-- RECORDED INFORMATION --
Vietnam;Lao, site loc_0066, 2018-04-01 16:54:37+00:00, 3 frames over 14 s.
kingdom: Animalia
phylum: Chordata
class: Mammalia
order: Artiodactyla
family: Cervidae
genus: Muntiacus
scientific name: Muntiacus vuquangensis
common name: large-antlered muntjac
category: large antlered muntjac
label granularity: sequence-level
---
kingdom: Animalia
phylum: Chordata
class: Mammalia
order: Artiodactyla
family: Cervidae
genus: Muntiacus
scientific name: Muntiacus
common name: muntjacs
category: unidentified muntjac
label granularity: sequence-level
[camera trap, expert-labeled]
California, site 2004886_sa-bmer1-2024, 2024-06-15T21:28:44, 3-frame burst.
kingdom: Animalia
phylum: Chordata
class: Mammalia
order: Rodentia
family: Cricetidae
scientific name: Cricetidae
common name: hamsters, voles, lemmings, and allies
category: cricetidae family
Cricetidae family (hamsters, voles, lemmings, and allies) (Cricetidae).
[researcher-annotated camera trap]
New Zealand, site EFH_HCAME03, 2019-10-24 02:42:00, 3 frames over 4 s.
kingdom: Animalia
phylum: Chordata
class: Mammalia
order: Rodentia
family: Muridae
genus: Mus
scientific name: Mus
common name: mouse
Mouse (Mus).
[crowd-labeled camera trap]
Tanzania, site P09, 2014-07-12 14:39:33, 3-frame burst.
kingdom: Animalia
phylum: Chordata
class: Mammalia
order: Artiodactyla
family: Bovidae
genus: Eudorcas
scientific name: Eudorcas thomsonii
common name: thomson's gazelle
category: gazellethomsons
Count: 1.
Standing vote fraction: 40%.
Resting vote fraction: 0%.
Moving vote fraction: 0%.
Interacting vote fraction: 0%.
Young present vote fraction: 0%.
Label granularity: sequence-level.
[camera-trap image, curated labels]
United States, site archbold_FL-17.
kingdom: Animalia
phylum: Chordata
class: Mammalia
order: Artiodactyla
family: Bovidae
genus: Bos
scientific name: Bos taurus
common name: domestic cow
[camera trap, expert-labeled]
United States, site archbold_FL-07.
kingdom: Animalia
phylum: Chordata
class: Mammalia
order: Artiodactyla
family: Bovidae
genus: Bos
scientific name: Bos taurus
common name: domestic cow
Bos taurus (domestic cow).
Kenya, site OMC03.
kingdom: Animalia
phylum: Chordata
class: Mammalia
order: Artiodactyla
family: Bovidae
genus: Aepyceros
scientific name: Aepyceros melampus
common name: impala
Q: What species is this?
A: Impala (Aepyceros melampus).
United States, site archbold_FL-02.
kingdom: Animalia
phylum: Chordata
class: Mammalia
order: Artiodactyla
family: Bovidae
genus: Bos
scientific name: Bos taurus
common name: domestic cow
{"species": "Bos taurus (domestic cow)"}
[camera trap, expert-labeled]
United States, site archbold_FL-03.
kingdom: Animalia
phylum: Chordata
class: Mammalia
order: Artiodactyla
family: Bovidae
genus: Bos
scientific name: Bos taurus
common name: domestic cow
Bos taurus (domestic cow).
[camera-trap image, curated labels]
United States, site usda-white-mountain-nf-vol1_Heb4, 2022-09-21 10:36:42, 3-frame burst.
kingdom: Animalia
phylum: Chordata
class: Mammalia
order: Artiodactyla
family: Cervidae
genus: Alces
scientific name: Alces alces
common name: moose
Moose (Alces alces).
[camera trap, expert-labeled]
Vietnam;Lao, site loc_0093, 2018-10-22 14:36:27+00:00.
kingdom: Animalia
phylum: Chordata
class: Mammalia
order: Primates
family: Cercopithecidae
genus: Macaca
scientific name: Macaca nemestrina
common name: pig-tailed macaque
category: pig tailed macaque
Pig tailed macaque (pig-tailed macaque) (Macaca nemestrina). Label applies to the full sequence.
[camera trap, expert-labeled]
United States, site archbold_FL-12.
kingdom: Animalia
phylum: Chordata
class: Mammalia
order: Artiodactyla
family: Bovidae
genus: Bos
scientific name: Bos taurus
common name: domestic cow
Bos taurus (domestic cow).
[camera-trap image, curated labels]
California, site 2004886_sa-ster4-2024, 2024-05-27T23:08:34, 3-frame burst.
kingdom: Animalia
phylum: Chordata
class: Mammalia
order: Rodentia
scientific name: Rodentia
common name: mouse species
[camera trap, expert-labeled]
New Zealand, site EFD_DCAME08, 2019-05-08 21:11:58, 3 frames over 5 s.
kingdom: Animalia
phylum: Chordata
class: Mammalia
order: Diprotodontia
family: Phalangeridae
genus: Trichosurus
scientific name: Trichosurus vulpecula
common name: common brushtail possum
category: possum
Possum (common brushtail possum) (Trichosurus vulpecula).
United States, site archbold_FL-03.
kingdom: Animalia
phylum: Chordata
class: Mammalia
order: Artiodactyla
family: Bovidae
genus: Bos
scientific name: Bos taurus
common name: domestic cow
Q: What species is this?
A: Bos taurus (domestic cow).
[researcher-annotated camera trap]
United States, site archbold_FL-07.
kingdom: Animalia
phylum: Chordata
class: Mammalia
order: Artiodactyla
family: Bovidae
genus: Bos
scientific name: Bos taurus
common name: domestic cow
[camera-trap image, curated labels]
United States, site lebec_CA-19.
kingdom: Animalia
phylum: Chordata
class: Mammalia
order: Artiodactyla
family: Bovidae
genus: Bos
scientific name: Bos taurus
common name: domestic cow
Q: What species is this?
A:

-- INSTRUCTIONS FOR THE TASK --
Repeat the records. Match them exactly.

-- EXERCISE OUTPUT --
Vietnam;Lao, site loc_0066, 2018-04-01 16:54:37+00:00, 3 frames over 14 s.
kingdom: Animalia
phylum: Chordata
class: Mammalia
order: Artiodactyla
family: Cervidae
genus: Muntiacus
scientific name: Muntiacus vuquangensis
common name: large-antlered muntjac
category: large antlered muntjac
label granularity: sequence-level
---
kingdom: Animalia
phylum: Chordata
class: Mammalia
order: Artiodactyla
family: Cervidae
genus: Muntiacus
scientific name: Muntiacus
common name: muntjacs
category: unidentified muntjac
label granularity: sequence-level
[camera trap, expert-labeled]
California, site 2004886_sa-bmer1-2024, 2024-06-15T21:28:44, 3-frame burst.
kingdom: Animalia
phylum: Chordata
class: Mammalia
order: Rodentia
family: Cricetidae
scientific name: Cricetidae
common name: hamsters, voles, lemmings, and allies
category: cricetidae family
Cricetidae family (hamsters, voles, lemmings, and allies) (Cricetidae).
[researcher-annotated camera trap]
New Zealand, site EFH_HCAME03, 2019-10-24 02:42:00, 3 frames over 4 s.
kingdom: Animalia
phylum: Chordata
class: Mammalia
order: Rodentia
family: Muridae
genus: Mus
scientific name: Mus
common name: mouse
Mouse (Mus).
[crowd-labeled camera trap]
Tanzania, site P09, 2014-07-12 14:39:33, 3-frame burst.
kingdom: Animalia
phylum: Chordata
class: Mammalia
order: Artiodactyla
family: Bovidae
genus: Eudorcas
scientific name: Eudorcas thomsonii
common name: thomson's gazelle
category: gazellethomsons
Count: 1.
Standing vote fraction: 40%.
Resting vote fraction: 0%.
Moving vote fraction: 0%.
Interacting vote fraction: 0%.
Young present vote fraction: 0%.
Label granularity: sequence-level.
[camera-trap image, curated labels]
United States, site archbold_FL-17.
kingdom: Animalia
phylum: Chordata
class: Mammalia
order: Artiodactyla
family: Bovidae
genus: Bos
scientific name: Bos taurus
common name: domestic cow
[camera trap, expert-labeled]
United States, site archbold_FL-07.
kingdom: Animalia
phylum: Chordata
class: Mammalia
order: Artiodactyla
family: Bovidae
genus: Bos
scientific name: Bos taurus
common name: domestic cow
Bos taurus (domestic cow).
Kenya, site OMC03.
kingdom: Animalia
phylum: Chordata
class: Mammalia
order: Artiodactyla
family: Bovidae
genus: Aepyceros
scientific name: Aepyceros melampus
common name: impala
Q: What species is this?
A: Impala (Aepyceros melampus).
United States, site archbold_FL-02.
kingdom: Animalia
phylum: Chordata
class: Mammalia
order: Artiodactyla
family: Bovidae
genus: Bos
scientific name: Bos taurus
common name: domestic cow
{"species": "Bos taurus (domestic cow)"}
[camera trap, expert-labeled]
United States, site archbold_FL-03.
kingdom: Animalia
phylum: Chordata
class: Mammalia
order: Artiodactyla
family: Bovidae
genus: Bos
scientific name: Bos taurus
common name: domestic cow
Bos taurus (domestic cow).
[camera-trap image, curated labels]
United States, site usda-white-mountain-nf-vol1_Heb4, 2022-09-21 10:36:42, 3-frame burst.
kingdom: Animalia
phylum: Chordata
class: Mammalia
order: Artiodactyla
family: Cervidae
genus: Alces
scientific name: Alces alces
common name: moose
Moose (Alces alces).
[camera trap, expert-labeled]
Vietnam;Lao, site loc_0093, 2018-10-22 14:36:27+00:00.
kingdom: Animalia
phylum: Chordata
class: Mammalia
order: Primates
family: Cercopithecidae
genus: Macaca
scientific name: Macaca nemestrina
common name: pig-tailed macaque
category: pig tailed macaque
Pig tailed macaque (pig-tailed macaque) (Macaca nemestrina). Label applies to the full sequence.
[camera trap, expert-labeled]
United States, site archbold_FL-12.
kingdom: Animalia
phylum: Chordata
class: Mammalia
order: Artiodactyla
family: Bovidae
genus: Bos
scientific name: Bos taurus
common name: domestic cow
Bos taurus (domestic cow).
[camera-trap image, curated labels]
California, site 2004886_sa-ster4-2024, 2024-05-27T23:08:34, 3-frame burst.
kingdom: Animalia
phylum: Chordata
class: Mammalia
order: Rodentia
scientific name: Rodentia
common name: mouse species
[camera trap, expert-labeled]
New Zealand, site EFD_DCAME08, 2019-05-08 21:11:58, 3 frames over 5 s.
kingdom: Animalia
phylum: Chordata
class: Mammalia
order: Diprotodontia
family: Phalangeridae
genus: Trichosurus
scientific name: Trichosurus vulpecula
common name: common brushtail possum
category: possum
Possum (common brushtail possum) (Trichosurus vulpecula).
United States, site archbold_FL-03.
kingdom: Animalia
phylum: Chordata
class: Mammalia
order: Artiodactyla
family: Bovidae
genus: Bos
scientific name: Bos taurus
common name: domestic cow
Q: What species is this?
A: Bos taurus (domestic cow).
[researcher-annotated camera trap]
United States, site archbold_FL-07.
kingdom: Animalia
phylum: Chordata
class: Mammalia
order: Artiodactyla
family: Bovidae
genus: Bos
scientific name: Bos taurus
common name: domestic cow
[camera-trap image, curated labels]
United States, site lebec_CA-19.
kingdom: Animalia
phylum: Chordata
class: Mammalia
order: Artiodactyla
family: Bovidae
genus: Bos
scientific name: Bos taurus
common name: domestic cow
Q: What species is this?
A:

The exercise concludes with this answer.